Open marco-c opened 5 years ago
Class balance: Y: 53% D+N : 47%
Network - vgg16 Pretrained - none Image size: (48,48) Optimiser - sgd Epochs - 50 Test Set Accuracy - 84.54% N+D Prediction Precision: 83.33% Confusion matrix: [[215 50] [43 300]]
122658933ee9_19_38_2018_12_17.txt
Network - vgg16 Pretrained - none Image size: (48,48) Optimiser - rmsprop Epochs - 50 Test Set Accuracy - 82.57% N+D Prediction Precision: 84.78% Confusion matrix: [[195 70] [35 308]]
What exactly did you do in the pretrain.py case?
Also, could you try using rmsprop instead of sgd?
Also, could you try using rmsprop instead of sgd?
Actually, both, to compare exactly their results.
What exactly did you do in the pretrain.py case?
I set target_size=(48,48)
in utils.py/load_image
, then ran my notebook with !python3 pretrain.py -n=vgg16 -o=sgd
Actually, both, to compare exactly their results.
Will do.
I set target_size=(48,48) in utils.py/load_image, then ran my notebook with !python3 pretrain.py -n=vgg16 -o=sgd
OK. So, pretrain.py is meant to only pretrain the network. In theory, we should first pretrain with pretrain.py, then use the pretrained model to run train.py.
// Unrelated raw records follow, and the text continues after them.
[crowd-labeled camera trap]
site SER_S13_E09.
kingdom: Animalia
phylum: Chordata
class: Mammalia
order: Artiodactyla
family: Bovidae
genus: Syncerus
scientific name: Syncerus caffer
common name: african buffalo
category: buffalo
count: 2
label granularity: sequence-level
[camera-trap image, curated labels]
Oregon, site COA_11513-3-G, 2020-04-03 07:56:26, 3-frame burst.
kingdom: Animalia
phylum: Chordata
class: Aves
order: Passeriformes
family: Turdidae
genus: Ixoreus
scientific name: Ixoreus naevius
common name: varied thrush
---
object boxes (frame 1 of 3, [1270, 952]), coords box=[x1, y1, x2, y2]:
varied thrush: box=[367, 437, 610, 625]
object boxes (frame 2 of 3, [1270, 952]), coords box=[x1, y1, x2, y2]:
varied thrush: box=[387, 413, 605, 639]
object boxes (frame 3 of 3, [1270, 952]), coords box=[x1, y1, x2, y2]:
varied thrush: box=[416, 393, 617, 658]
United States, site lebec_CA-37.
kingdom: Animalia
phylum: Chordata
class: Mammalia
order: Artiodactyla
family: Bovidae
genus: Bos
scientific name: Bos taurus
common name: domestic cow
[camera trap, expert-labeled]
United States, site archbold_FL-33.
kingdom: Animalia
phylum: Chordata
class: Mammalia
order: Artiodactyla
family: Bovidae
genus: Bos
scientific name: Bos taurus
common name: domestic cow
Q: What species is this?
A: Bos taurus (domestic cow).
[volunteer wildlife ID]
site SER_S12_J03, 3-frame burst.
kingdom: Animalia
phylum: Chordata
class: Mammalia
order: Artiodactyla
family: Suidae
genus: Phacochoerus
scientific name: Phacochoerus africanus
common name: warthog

Ahh, I was thinking that this might be the case. Now it makes sense why there was no .txt file, etc. Do you have info on what is going on in pretrain.py; in particular the "slightly different problem (for which we know the solution)"?
This explains it all: https://github.com/marco-c/autowebcompat/blob/master/pretrain.py#L58
The goal of the classifier in the pretrain case is to detect when two screenshots belong to the same website.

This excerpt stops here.